Implementing Authentication Handlers
We could provide a base class or interface for authentication handlers to implement in order to be considered an authN handler. As indicated in the use cases, this handler needs a way to get at (minimally) the request header which might be used to determine if the handler is applicable and also to get any transported authN properties. Example:
class AuthenticationDriver(): """Base class for pluggable authN handlers. Concrete handlers should implement the authenticate method which is called during the identity authentication flow. """ def __init__(self, identity_api): self.identity_api = identity_api def authenticate(self, context=None, user_id=None, tenant_id=None, password=None): """Perform authentication. The context should include the request header. :returns: True if the request is applicable to this handler and the request is authenticated successfully. False if the request is not applicable to this handler. :raises: keystone.exception.NotAuthorized If this handler is applicable but the request is unauthorized. """ raise exception.NotImplemented()

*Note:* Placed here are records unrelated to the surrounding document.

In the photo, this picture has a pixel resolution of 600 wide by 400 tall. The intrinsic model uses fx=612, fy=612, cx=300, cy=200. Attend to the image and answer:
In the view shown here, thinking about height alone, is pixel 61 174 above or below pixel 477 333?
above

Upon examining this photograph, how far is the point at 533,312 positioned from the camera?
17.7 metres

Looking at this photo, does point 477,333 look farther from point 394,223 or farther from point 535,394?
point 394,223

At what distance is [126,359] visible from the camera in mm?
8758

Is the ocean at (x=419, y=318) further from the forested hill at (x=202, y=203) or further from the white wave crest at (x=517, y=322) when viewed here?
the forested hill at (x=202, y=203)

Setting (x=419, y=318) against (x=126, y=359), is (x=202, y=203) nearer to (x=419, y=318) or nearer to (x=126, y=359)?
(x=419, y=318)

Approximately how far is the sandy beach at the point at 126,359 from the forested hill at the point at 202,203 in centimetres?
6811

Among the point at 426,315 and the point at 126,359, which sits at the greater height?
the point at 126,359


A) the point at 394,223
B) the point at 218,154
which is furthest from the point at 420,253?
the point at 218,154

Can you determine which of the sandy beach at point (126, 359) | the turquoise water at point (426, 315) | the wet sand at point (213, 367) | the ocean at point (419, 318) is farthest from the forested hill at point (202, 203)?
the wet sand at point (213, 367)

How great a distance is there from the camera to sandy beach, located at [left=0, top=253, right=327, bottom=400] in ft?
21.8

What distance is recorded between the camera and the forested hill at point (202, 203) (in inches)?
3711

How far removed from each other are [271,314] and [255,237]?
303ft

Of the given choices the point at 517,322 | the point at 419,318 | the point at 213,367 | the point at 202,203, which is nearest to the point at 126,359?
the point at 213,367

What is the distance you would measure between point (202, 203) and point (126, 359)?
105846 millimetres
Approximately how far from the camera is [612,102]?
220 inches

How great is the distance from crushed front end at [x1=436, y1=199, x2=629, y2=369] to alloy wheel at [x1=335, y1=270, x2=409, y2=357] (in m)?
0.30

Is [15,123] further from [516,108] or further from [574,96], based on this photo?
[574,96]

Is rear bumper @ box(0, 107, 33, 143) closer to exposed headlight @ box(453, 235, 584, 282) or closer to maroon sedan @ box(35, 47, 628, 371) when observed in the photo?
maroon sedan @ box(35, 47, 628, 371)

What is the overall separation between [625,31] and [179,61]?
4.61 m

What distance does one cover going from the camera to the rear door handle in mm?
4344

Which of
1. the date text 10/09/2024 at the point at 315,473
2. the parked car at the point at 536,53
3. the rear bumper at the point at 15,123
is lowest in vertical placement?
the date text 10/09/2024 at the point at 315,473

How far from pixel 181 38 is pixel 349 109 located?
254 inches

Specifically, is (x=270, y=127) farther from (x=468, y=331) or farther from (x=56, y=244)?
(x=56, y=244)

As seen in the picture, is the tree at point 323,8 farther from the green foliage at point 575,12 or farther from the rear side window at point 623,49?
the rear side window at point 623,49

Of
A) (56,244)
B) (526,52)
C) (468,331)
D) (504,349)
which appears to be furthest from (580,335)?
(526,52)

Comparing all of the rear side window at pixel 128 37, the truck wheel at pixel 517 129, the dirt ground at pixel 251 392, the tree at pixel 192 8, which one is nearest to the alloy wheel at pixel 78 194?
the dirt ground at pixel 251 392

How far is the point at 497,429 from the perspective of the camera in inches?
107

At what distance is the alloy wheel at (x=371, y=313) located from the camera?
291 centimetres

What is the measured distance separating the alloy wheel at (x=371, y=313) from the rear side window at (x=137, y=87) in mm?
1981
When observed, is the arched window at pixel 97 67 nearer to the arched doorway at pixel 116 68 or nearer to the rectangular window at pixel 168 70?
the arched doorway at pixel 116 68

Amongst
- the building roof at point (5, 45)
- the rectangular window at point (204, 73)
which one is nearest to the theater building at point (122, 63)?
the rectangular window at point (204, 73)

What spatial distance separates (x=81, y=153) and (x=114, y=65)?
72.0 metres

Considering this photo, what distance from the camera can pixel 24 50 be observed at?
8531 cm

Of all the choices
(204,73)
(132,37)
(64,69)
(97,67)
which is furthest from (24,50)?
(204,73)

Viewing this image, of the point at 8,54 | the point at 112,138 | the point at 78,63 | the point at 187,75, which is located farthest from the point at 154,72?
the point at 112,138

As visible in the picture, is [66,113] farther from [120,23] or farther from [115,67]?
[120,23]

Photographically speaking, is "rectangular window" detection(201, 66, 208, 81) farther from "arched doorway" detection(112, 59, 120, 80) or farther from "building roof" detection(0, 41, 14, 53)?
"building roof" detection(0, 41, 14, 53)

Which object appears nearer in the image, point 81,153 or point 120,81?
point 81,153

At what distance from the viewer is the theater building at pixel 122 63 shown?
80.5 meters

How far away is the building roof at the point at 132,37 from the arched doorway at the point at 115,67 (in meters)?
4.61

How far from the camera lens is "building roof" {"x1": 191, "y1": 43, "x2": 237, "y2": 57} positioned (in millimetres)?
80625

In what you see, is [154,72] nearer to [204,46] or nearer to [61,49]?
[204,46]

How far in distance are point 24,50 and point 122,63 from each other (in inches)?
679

Then if we assume the authN handlers have been parsed from the config file and created, the authentication logic might look something like this:
for authn_handler in handlers: if authn_handler .authenticate(context, user_id, tenant_id, password): return self.driver._get_user_meta(user_id, tenant_id) # no applicable hanlder, identity driver authn return self.identity_api.authenticate(context=context, user_id=user_id, password=password, tenant_id=tenant_id)

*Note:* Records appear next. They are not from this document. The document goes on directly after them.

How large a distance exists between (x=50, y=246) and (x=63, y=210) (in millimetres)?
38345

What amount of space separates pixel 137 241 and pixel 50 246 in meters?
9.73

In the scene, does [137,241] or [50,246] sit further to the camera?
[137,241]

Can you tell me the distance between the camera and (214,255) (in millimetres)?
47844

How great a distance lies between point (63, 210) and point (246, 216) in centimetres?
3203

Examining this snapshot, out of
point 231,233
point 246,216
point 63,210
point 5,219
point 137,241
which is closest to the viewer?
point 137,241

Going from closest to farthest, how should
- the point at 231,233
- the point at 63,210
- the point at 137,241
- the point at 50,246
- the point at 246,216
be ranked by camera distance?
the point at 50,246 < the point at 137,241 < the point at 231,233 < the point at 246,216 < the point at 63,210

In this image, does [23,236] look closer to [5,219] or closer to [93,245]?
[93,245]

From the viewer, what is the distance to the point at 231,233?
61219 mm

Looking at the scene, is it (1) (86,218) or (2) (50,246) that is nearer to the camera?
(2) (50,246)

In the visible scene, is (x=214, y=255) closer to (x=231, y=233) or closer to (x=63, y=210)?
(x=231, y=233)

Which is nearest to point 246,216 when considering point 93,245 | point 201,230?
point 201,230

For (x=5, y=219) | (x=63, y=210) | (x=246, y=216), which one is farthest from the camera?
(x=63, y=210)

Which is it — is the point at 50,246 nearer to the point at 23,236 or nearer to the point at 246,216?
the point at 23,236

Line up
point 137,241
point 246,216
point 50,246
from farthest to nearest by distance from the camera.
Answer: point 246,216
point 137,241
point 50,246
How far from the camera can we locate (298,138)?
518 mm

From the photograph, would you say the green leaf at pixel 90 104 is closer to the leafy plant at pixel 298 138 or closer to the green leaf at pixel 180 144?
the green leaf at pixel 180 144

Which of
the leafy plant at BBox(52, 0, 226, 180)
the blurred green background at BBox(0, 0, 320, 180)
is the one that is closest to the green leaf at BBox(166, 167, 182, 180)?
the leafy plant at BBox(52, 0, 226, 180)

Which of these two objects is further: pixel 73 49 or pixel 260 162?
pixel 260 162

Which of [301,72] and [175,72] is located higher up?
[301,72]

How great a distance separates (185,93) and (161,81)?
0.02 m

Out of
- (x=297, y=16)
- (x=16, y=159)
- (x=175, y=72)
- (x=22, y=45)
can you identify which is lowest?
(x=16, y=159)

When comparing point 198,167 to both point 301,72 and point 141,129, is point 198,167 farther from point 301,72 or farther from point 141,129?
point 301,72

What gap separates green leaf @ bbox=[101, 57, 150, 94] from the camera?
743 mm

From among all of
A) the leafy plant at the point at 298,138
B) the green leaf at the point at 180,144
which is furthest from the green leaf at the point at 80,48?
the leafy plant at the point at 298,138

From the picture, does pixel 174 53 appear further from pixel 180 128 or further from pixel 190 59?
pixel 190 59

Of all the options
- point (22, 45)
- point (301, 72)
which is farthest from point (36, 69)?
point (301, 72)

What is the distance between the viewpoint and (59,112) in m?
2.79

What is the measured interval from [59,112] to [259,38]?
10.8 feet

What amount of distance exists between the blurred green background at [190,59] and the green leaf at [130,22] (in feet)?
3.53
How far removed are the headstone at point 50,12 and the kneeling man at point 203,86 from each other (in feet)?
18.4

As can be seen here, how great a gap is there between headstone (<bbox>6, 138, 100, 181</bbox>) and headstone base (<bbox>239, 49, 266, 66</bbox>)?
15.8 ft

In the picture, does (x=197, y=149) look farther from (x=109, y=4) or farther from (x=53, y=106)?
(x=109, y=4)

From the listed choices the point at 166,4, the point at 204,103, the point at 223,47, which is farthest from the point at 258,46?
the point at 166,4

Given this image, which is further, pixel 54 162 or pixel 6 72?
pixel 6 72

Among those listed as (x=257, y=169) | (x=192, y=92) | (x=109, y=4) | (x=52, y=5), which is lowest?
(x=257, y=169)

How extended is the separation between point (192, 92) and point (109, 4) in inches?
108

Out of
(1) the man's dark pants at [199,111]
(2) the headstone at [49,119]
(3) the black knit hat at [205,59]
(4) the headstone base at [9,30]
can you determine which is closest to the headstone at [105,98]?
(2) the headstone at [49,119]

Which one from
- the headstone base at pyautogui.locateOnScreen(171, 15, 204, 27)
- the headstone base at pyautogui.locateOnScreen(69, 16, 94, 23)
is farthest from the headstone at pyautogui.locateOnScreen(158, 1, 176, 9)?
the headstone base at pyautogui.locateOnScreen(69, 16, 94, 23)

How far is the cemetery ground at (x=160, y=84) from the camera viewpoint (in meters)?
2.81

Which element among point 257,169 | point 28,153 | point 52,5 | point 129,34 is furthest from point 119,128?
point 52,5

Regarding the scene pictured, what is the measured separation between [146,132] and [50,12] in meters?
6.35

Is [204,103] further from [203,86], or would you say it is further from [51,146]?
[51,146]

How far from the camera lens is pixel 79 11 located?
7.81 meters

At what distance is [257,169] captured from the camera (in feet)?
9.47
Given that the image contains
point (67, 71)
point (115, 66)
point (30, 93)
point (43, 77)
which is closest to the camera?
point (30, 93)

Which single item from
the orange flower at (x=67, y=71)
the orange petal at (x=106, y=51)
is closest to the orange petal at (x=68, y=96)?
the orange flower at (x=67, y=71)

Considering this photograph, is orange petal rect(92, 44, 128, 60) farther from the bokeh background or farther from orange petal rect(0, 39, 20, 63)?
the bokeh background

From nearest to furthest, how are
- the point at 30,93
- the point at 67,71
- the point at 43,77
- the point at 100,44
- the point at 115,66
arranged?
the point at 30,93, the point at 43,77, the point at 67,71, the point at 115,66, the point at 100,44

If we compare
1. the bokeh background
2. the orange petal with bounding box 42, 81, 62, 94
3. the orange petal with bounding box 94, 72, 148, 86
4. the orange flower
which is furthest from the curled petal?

Specifying Authentication Handlers To Use
I was thinking that keystone.conf could have a new section/group which is used for authentication properties. For a simple/initial impl, this might just have a single (comma separate) list property to define the class names of the authN handlers to use in order of their conditional usage. Example:
[authentication] handlers = keystone.identity.authN.simple_token.SimpleTokenAuthentication, keystone.identity.authN.remote_service.RemoteServiceAuthentication
Refactoring In Identity Driver
It might be worthwhile to consider adding a new method to the Identity Driver interface which returns the user meta without doing the actual authentication. That is, it returns the tuple that the current drivers
authenticate method does, but it does not do the authN. This could then be called by consumers to get the meta for a user that has been authN'd by a handler so the handler or other consumer does not need to know how to build it.

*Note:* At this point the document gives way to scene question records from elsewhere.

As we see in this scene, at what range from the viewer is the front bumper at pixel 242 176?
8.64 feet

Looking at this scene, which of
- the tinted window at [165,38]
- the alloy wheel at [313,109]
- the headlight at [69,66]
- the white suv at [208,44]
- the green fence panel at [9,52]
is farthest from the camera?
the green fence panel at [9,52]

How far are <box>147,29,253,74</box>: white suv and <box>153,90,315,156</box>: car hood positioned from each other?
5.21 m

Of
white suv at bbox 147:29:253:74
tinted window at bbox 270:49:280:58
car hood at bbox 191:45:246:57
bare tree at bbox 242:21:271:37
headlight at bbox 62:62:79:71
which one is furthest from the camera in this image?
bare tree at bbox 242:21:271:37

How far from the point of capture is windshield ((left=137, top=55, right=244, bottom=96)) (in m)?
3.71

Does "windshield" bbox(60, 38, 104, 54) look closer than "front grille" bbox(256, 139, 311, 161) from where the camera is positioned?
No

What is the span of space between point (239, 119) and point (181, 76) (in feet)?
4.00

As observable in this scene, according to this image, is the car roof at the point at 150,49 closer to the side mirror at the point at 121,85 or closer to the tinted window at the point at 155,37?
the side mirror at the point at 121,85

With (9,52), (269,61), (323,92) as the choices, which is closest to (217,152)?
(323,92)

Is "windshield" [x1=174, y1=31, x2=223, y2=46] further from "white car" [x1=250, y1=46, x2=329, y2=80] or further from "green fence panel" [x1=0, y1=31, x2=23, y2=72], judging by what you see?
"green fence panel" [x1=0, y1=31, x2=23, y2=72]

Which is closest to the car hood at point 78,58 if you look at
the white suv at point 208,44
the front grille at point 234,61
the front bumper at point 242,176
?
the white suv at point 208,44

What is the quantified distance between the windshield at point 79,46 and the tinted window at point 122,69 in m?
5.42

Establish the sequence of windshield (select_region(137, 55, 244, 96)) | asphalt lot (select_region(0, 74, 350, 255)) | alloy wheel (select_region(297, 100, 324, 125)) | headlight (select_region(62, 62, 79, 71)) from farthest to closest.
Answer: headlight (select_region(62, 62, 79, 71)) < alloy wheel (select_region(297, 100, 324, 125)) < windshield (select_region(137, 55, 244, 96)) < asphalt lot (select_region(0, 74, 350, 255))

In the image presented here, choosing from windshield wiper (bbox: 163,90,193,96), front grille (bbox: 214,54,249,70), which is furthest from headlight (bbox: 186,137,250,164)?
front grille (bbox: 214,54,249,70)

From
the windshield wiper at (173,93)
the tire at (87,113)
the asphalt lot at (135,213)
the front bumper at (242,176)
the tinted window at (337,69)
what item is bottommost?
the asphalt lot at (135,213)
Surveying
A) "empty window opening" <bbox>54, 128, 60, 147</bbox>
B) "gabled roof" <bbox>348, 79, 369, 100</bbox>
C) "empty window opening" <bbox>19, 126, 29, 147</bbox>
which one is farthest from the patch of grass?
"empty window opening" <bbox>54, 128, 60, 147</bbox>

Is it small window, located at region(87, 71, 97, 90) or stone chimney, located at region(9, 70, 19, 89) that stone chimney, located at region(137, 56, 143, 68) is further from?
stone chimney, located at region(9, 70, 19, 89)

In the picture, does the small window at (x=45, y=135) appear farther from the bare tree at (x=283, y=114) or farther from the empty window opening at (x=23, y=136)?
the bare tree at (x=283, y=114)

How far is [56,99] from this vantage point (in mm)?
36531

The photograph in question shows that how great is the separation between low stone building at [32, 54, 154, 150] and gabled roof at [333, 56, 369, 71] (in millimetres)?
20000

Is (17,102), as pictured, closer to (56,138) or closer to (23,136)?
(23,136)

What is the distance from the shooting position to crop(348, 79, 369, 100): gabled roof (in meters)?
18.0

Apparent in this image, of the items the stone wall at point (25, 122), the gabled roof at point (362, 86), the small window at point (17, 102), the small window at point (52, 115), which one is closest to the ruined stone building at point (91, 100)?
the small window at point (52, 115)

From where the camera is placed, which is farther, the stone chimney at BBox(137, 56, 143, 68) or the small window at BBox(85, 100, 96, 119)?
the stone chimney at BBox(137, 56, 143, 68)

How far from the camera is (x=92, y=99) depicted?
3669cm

This section records any questions/answers which have been posed to date.
- For use case 3, why do you need access to the full body? There's only certain attributes in the request body that would be applicable. What are you interested in, specifically?
- My specific case only requires access to the request header as the header is transporting some properties in the authentication plug-in. However the reason I stated the body as well is that I was envisioning someone in the future needing access to the body. However at this point I don't have a use case that would justify exposing the request body so I have no arguments to just assuming the authN handlers can access the request headers.
- For use case 5, how about extracting authentication from the drivers (they're largely similar), and instead making even username+password and token credentials configurable authentication callables in keystone.conf (and providing them out of the box as the two default, of course)?
- Use case 5 was just about currency with our current behavior. That is, even with pluggable authN, I as a Keystone admin should get the same behavior we have today out of the box if I don't want to plug in any 'custom' handlers and I shouldn't have to do anything extra to get this default behavior.